• TEXT EXCERPT

Carbon Management Winner: The Co-operative Group
It was 14 years ago when the Co-operative first set its sights on carbon cutting. In 1998 the Co-operative Group's bank prohibited the financing of fossil fuel extraction, began reporting its emissions and started financing renewable energy projects. That was just the start. Today, the company's carbon management initiatives save it almost £60m a year.
The Co-operative has gone from strength to strength since signing off its first ethical plan in 2011 – a three year rolling budget and target programme integrated into its financial objectives. The company claims its plan places ethical and environmental issues on the same footing as its other business priorities.
In order to remain cutting edge, democratically-elected members of the company revise the plan targets annually, and the Co-operative believes no other business of comparable size take this democratic approach.
The latest revision contains 53 company targets ranging from halving its greenhouse gas emissions by 2020, to working with its supply chain dairy farmers to help them reduce their emissions.
The Co-operative has certainly cut their CO2 emissions dramatically in the last six years – absolute greenhouse gas emissions have fallen by 40% since 2006, saving 564,401 tonnes of CO2 annually.

• YOUR TASKS
1 > How much do the Co-operative's carbon management initiatives save it each year, according to the carbon management text?
2 > What does the carbon management text say? Sum it up in two sentences.
The entries after this text aren't needed.

• DATA FOR REVIEW

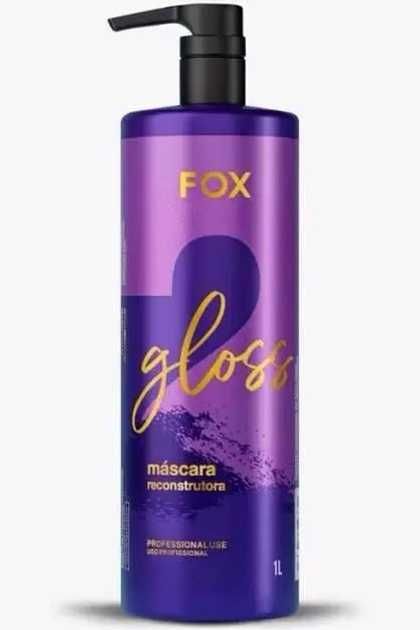 NOWY! FOX GLOSS 1L  Keratyna Кeratinowe Prostowanie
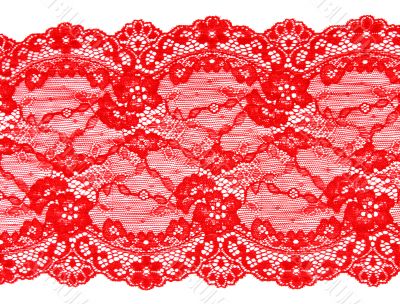 Red lace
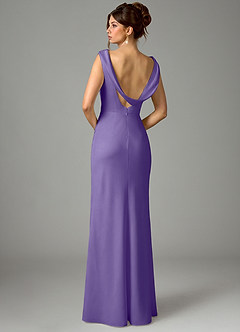 Azazie Kieryn Brautjungfernkleider Meerjungfrau-Linie Plissee Stretch-Satin Kleid Tahiti image6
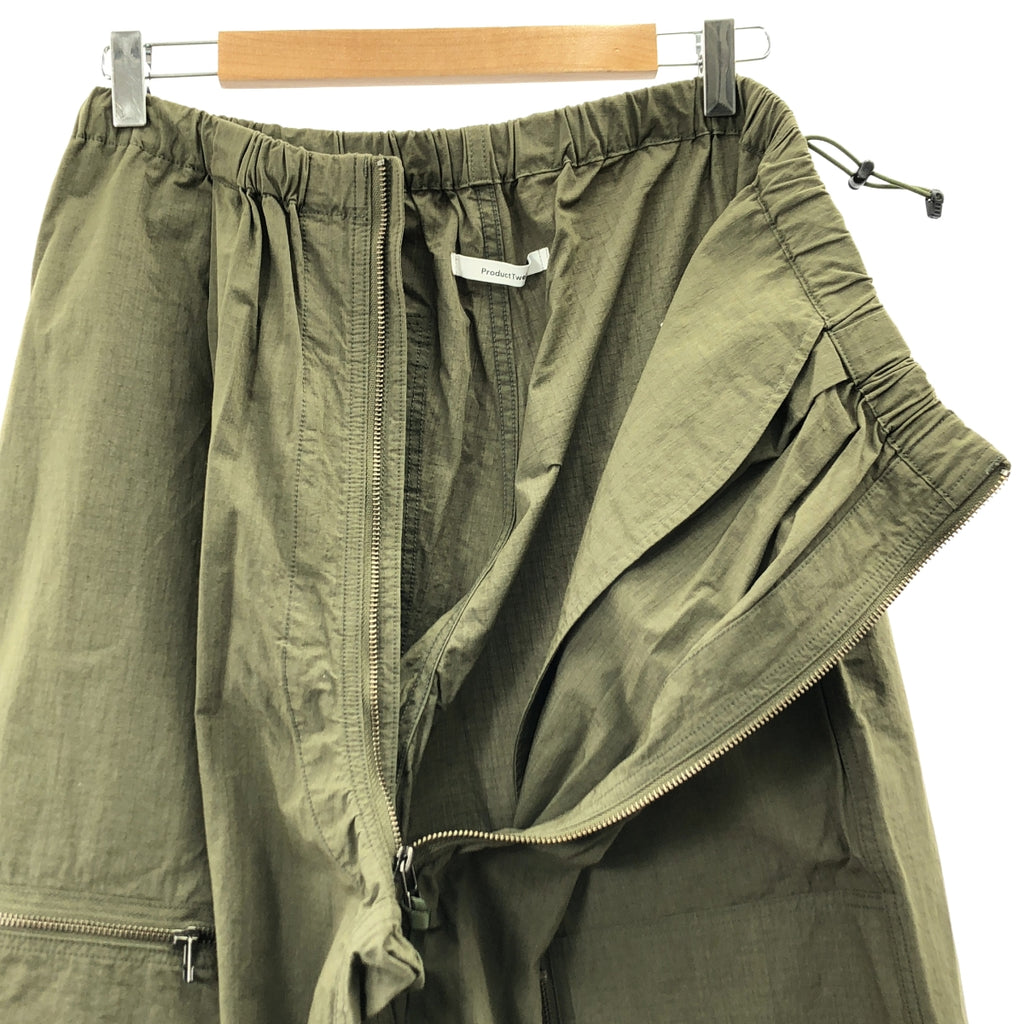 【미품】 Product Twelve / 제품 투엘브 | 2022AW | Flight Pants / 밀리터리 플라이트 카고 와이드 팬츠 | 3 | 카키 | 남성
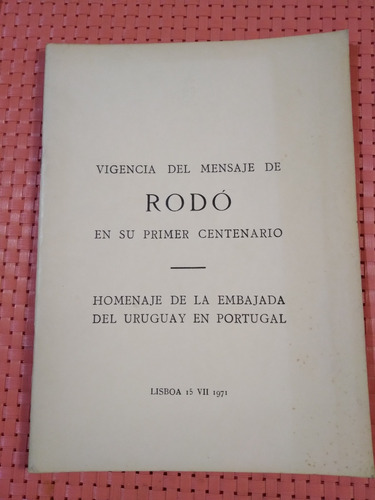 Lote De Libros De José Enrique Rodó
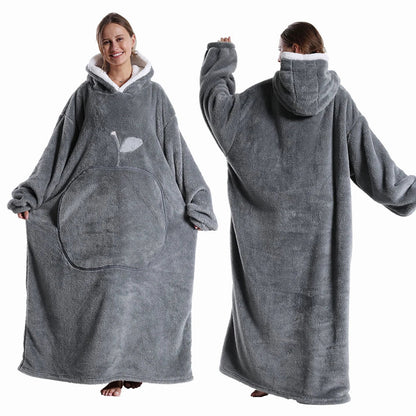 Oversized Wearable Blanket With Hood, Cozy Winter Comfort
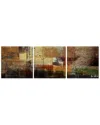 Ready2hangart Earth Tone Abstract Iv 3pc Wrapped Canvas Wall Art By Tristan Scott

• TASK-BY-TASK RESULTS
1 > Almost £60m a year.

2 > The Co-operative Group began cutting carbon in 1998, when its bank prohibited financing fossil fuel extraction, began reporting its emissions and started financing renewable energy projects, and its carbon management initiatives now save it almost £60m a year. Its ethical plan, first signed off in 2011 and revised annually by democratically-elected members, contains 53 targets including halving greenhouse gas emissions by 2020, and its absolute greenhouse gas emissions have fallen by 40% since 2006.